İstek 1 | Malezya siyaseti metnine göre, 19 Kasım seçimlerinde Enver İbrahim'in Umut İttifakı kaç sandalye kazandı?
İstek 2 | Malezya siyaseti metninde "Etnisite, din ve reform konusundaki sosyal" sözcüklerinden başlayıp "ismlerinden Enver İbrahim’i." sözcükleri de dahil olmak üzere uzanan bölümü aynen yazıya geçirin.

Metin Alıntısı |
×
ASYA

ANALİZ

Parlamento ve Krallık Arasında: Malezya’da Siyasetin Dönüşümü

Etnisite, din ve reform konusundaki sosyal bölünmeler, krallıkla yönetilen Malezya toplumunu onlarca yıldır etkilerken ülkedeki parlamenter siyaseti de güçlü bir şekilde biçimlendiriyor.
MALEZYA, geride bıraktığımız altmış yıl boyunca, parlamentosu sarayından daha istikrarlı olan ender bir monarşi modelini temsil etti. 1957 ile 2018 yılları arasında ülkenin altı başbakanının her biri, kendisini atayan kraldan daha uzun süre iktidarda kaldı. Bunun nedeni, ülkede tahtın, dokuz bölgesel hükümdar tarafından beşer yıllık dönemler halinde dönüşümlü olarak paylaşılması. Fakat son dönemde ülkenin siyasi liderleri daha hızlı bir değişim içinde. Mevcut kral Sultan Abdullah, 2019'daki taç giyme töreninden bu yana üç başbakanın gelip gittiğini gördü. 24 Kasım'da ise dördüncü bir ismi atadı: Eski başbakan yardımcısı ve Malezya siyasetinin en uzun ömürlü ismlerinden Enver İbrahim’i.

19 Kasım'daki seçimlerle Malezya tarihinde ilk kez parçalı ve dağınık parlamento kompozisyonu ortaya çıktı. Seçimlerde Enver İbrahim'in reformcu Umut İttifakı (Pakatan Harapan / PH) 83 sandalye kazandı. Muhiddin Yasin'in Ulusal İttifak (Perikatan Nasional / PN) koalisyonu 73 sandalye elde etti. [Altmış yıl boyunca ülkeyi yöneten Birleşik Malaylar Ulusal Partisi (UMNO) ise 30 sandalyede kaldı.] Böylece, Güneydoğu Asya'nın üçüncü büyük ekonomisi, huzursuz bir tek parti devletinden parçalanmış bir siyaset yapısına doğru seyreden on yıllık dönüşümünü tamamlamış oldu.

***
Toplumsal bir anatomi

Etnisite, din ve reform konusundaki bölünme Malezya toplumunu onlarca yıldır etkilerken ülkede siyaseti güçlü bir şekilde biçimlendirdi. Ülkenin 1957'deki bağımsızlığından bu yana, etnik Malay çoğunluğu anayasal olarak korunan özel bir statüye sahipken, etnik azınlıklar ikincil statüde konumlanıyor. Ancak Malezya'nın sosyal bölünmesini bu kadar karmaşıklaştıran şey, etnisiteye ilave iki ayrışmanın -din ve siyasi reform merkezli rakip vizyonların- etnik ayrımlarla örtüşmesi ve çoğu zaman bu bölünmeleri yoğunlaştırması.

Gösterilen Veriler |

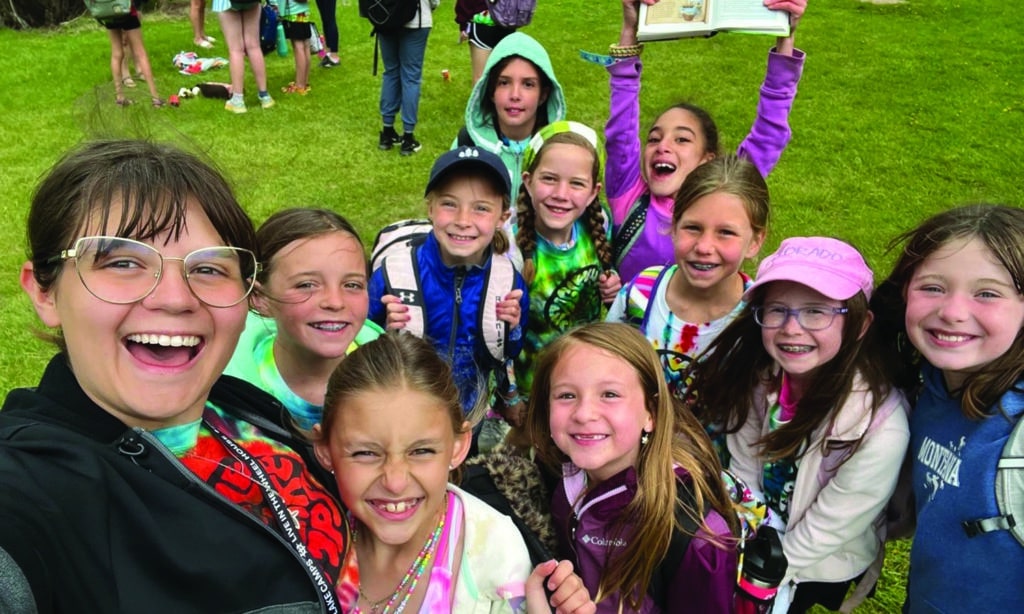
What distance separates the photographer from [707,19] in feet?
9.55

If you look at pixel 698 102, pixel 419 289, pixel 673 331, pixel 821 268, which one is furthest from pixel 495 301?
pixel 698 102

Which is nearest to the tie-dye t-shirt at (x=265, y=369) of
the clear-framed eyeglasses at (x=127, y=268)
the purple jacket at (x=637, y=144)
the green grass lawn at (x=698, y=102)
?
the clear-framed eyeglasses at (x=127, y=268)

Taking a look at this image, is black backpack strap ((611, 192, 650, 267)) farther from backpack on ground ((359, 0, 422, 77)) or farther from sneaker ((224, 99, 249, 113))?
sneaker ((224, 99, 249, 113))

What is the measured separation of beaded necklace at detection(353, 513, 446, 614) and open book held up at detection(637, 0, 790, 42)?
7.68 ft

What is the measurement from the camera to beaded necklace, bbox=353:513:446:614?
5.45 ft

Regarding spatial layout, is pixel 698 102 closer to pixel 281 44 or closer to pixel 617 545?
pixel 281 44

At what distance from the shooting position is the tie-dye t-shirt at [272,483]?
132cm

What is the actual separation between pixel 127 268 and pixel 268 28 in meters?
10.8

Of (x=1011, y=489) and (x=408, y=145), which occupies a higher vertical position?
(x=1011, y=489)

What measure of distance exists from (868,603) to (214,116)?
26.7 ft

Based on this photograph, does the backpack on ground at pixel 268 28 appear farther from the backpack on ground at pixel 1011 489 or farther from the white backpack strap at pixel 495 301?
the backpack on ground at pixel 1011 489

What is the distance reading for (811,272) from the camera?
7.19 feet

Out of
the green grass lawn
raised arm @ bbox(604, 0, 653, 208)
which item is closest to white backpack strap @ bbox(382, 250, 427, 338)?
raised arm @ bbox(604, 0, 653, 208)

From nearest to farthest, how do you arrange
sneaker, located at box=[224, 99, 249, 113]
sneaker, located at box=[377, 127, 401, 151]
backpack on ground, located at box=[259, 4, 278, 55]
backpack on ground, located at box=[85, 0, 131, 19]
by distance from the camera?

Yanıt 1 | 83 sandalye.

Yanıt 2 |
Etnisite, din ve reform konusundaki sosyal bölünmeler, krallıkla yönetilen Malezya toplumunu onlarca yıldır etkilerken ülkedeki parlamenter siyaseti de güçlü bir şekilde biçimlendiriyor.
MALEZYA, geride bıraktığımız altmış yıl boyunca, parlamentosu sarayından daha istikrarlı olan ender bir monarşi modelini temsil etti. 1957 ile 2018 yılları arasında ülkenin altı başbakanının her biri, kendisini atayan kraldan daha uzun süre iktidarda kaldı. Bunun nedeni, ülkede tahtın, dokuz bölgesel hükümdar tarafından beşer yıllık dönemler halinde dönüşümlü olarak paylaşılması. Fakat son dönemde ülkenin siyasi liderleri daha hızlı bir değişim içinde. Mevcut kral Sultan Abdullah, 2019'daki taç giyme töreninden bu yana üç başbakanın gelip gittiğini gördü. 24 Kasım'da ise dördüncü bir ismi atadı: Eski başbakan yardımcısı ve Malezya siyasetinin en uzun ömürlü ismlerinden Enver İbrahim’i.